More than 15000 individuals living in a leprosy endemic area of northern Malawi were skin tested with one of five batches of MLSA prepared using two different protocols. The main difference in preparation was the introduction of a high G centrifugation step in the preparation of the last three ('second-generation') batches.
The prevalence of skin-test positivity (delayed-type hypersensitivity (DTH)) and association with the presence of a BCG scar were greater for first (batches A6, A22) than second (batches AB53, CD5, CD19) generation reagents. The association of positivity with M. leprae infection was investigated by comparing results among known (household) contacts of leprosy cases, and among newly diagnosed leprosy patients with those in the general population. While positivity to 'first-generation' antigens appeared to be associated with M. leprae infection, positivity to later antigens was unrelated either to exposure to leprosy cases or presence of leprosy disease. There were geographical differences in the prevalence of DTH to the various batches, probably reflecting exposure to various mycobacteria in the environment.
Our results suggest that the 'second-generation' batches have lost antigens that can detect M. leprae infections, but that they retain one or more antigens which are shared between M. leprae and environmental mycobacteria. Natural exposure to these both sensitizes individuals and provides natural protection against M. leprae infection or disease. Identification of antigens present in these groups of skin test reagents may assist in production of improved skin test reagents.

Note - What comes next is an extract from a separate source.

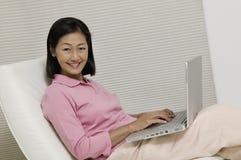 Mulher na cadeira usando o retrato do portátil imagens de stock royalty free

麻风分枝杆菌(M. leprae)可溶性抗原(MLSA)试剂已被开发出来,目的是找到一种与结核菌素相当的试剂,能够识别感染麻风杆菌的个体。它们尚未在人群中得到充分评估。
超过15000名生活在马拉维北部麻风流行地区的个体,用使用两种不同方案制备的五批MLSA中的一批进行了皮肤试验。制备过程中的主要差异在于后三批(“第二代”)在制备过程中引入了高G离心步骤。
第一代(批次A6、A22)试剂的皮肤试验阳性率(迟发型超敏反应(DTH))及与卡介苗疤痕存在的相关性高于第二代(批次AB53、CD5、CD19)试剂。通过比较麻风病例已知(家庭)接触者、新诊断的麻风患者与普通人群的结果,研究了阳性与麻风分枝杆菌感染的相关性。虽然对“第一代”抗原的阳性似乎与麻风分枝杆菌感染有关,但对后来抗原的阳性与接触麻风病例或麻风病的存在均无关。不同批次的DTH患病率存在地理差异,这可能反映了环境中接触各种分枝杆菌的情况。
我们的结果表明,“第二代”批次失去了能够检测麻风分枝杆菌感染的抗原,但保留了一种或多种麻风分枝杆菌与环境分枝杆菌共有的抗原。对这些抗原的自然接触既能使个体致敏,又能提供针对麻风分枝杆菌感染或疾病的天然保护。鉴定这些皮肤试验试剂组中存在的抗原可能有助于生产改进的皮肤试验试剂。